Czasem człowiek robi skróty myślowe jak właśnie pominięcie oczywistych silnej psychiki, zdrowego rozsądku i sprytu.
Te niestety trzeba hartować i pielęgnować bo współcześnie świat stara się je ludziom odbierać.
U "idealnego konsumenta i biorobota roboczego" są wadami.
Taki ma wykonywać zadania z swojej wyspecjalizowanej działki w wyuczony sposób a zarobione pieniądze wydawać kompulsywnie by PKB rosło a biorobocik nie mógł "akumulować środków produkcji" wspinając się po drabinie społecznej ani nawet stawać się niezależny.
Bardziej niezależny od systemu może też niezależnie myśleć i mniej się boi.
Mniej się bojąc jest trudniej sterowalny.
Kolejne straszne wady!

Co do sprzętu na DS. Więcej funkcjonalnych narzędzi które można nie raz kupić w niewielkich pieniądzach, mniej gadżetów nie było by źle.
Ale każdy ma swoją niszę.
Prowadzący tamtą stronę sam przyznał że majsterkować ani pracować fizycznie nie lubi.
A narzędzia wspomagają dłubanie i tyranie.
Pozornie trzeba być idealnym konsumentem. Nie ma co zwracać na siebie uwagi. Umiejętność ukrycia się i przetrwania w systemie to też prepering. System należy w jego legalnych granicach wykorzystywać do własnych celów. Znajomość prawa (a nie umiejętność czytania aktów) bywa niezwykle przydatna.
BTW, właśnie znalazłem kolejne luki w aktualnie wprowadzanych przepisach - tym razem w limitach kWh na przyszły rok. Bez trudu można mieć dość łatwo 3MWh zamiast 2MWh po starej cenie i to w pełni legalnie :) Druga dziura pozwala uzyskać legalnie 2600kWh/rok poprzez zmianę strony umowy, a trzecia już narusza prawo ale wymaga tylko podpisu bo brakuje elementu kontrolnego :( Pewnie parę osób się skusi :(
Mam wrażenie że coraz głupsi ludzie tworzą te rozwiązania. A wystarczyłoby kilka dodatkowych zdań by było to 100% szczelne. Do tego oberwą mieszkańcy lepszych bloków - wszak punkt poboru na części wspólne i licznik jest na ogół jeden :( Widać to nie jest właściwy elektorat, Ci z energochłonnymi elementami w blokach - windy, wentylacja mechaniczna, oświetlenia garaży, monitoring, podgrzewanie podjazdów itp. Coś wspominałem już o kryzysie ? :/

To już kolejna tegoroczna okazja, poprzednio przytuliłem dodatek węglowy bo zrobiłem korektę deklaracji długo przed oficjalnym wejściem w życie ustawy i poprawki odrzucającej korekty CEEB złożone po 11 sierpnia :)
I znów obserwując innych znajomych eksploitujących legalnie system czuje się malutki strasznie. Ale tak jest lepiej bo motywuje mnie to do rozwoju zamiast osiąść na laurach.
Teraz uważnie obserwuję projekty zmian w UOBiA - w zależności od ostatecznej wersji może być parę zmian które przy odrobinie szczęścia uda się decyzyjnie wyprzedzić i znieść ich negatywne skutki.
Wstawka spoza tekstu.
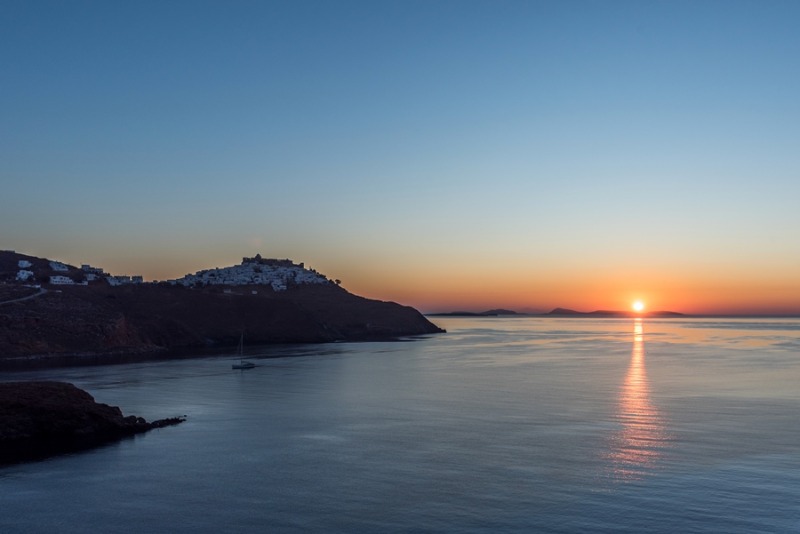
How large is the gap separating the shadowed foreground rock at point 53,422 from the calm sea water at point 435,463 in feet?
7.43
Może zostawmy temat DS bo dyskusja ma być na poważnie o ile dobrze zrozumiałem. Ja też nie lubię moknąć na deszczu w lesie z pustym żołądkiem a robiłem to by oswoić się z sytuacją i podchodzić do tego spokojnie. Podobnie jak parę innych rzeczy których zwyczajnie nie lubię i nie umiałem robić. Niezależnie od przyjętych metod przetrwania pewne aspekty są uniwersalne i stanowią absolutne minimum. Działanie w terenie przy złej pogodzie, w stresie, w warunkach znacznego wyczerpania i obciążenia to wszystko są podstawy.
Dziś wiem jakie mam ograniczenia niosąc 45kg osobę kilometrami. Taki ładunek sprawia że z boba wylatuje w zasadzie wszystko - przynajmniej u mnie, bo pakerem jakimś nie jestem, a takie obciążenie wykańcza mnie dość intensywnie. I tu przydaje się uprzednie doświadczenie - nagle gdy nie masz nic, tylko to co w edc i może jakąś folię od deszczu.
Co wyrzucisz z BOB, co zjesz a co wypijesz od razu - warto mieć to przepracowane. Jeszcze raz podkreślę - nie lubię tego ale mimo to robiłem.
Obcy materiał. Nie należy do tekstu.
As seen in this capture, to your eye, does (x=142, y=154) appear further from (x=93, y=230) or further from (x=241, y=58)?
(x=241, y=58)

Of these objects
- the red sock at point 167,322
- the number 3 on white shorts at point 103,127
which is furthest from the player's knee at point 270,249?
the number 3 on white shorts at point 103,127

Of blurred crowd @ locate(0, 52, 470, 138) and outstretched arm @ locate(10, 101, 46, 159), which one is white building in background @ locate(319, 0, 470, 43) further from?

Polecam każdemu taki test - o dziwo to nie nogi padają pierwsze tylko ręce. Warto więc pomyśleć jak je odciążyć zanim zrobi się pierwsze 100m. Nawet improwizowana uprząż która przenosi częściowo obciążenie na barki czyni cuda. Coś na kształt wleczonych sań też pomaga. W razie "w" nie ma czasu by wymyślać rozwiązania. Trzeba mieć je przećwiczone w praktyce. Dużo zależy zresztą od stanu niesionej osoby. Długoterminowo trzeba zadbać o kondycję ale pomimo tego może nie starczyć sił, stąd powyższe rozwiązania. Ale odbiegam od tematu.

Zgadzam się w 100% że psychika jest na 1 miejscu we wszelkich przygotowaniach i przetrwaniu. Nic nie jest tak ważne ani wiedza, ani kontakty, ani zapasy czy inne przygotowania. Mimo że sama nie wystarczy to bez niej wszystkie pozostałe elementy tracą w pewnym zakresie na znaczeniu.
bociek.jpg
Nie raz gdy już myślałem że puszczę pawia i nie zrobię ani kroku dalej z tym obciążeniem, tylko siła woli pchała mnie dalej, mimo że logika mówiła że padłem na ziemię kilka godzin wcześniej. Kilkakrotnie znajdowałem się w życiu w sytuacji gdy naprawdę byłem w czarnej d... i zawsze udało mi się przekuć to co przytłaczało w działanie. Nie to że mam zaraz jakąś szalenie silną psychikę tylko nie było innego wyjścia. Każde takie wydarzenie, którego nikomu nie życzę, sprawiło oprócz skutków negatywnych również pozytyw.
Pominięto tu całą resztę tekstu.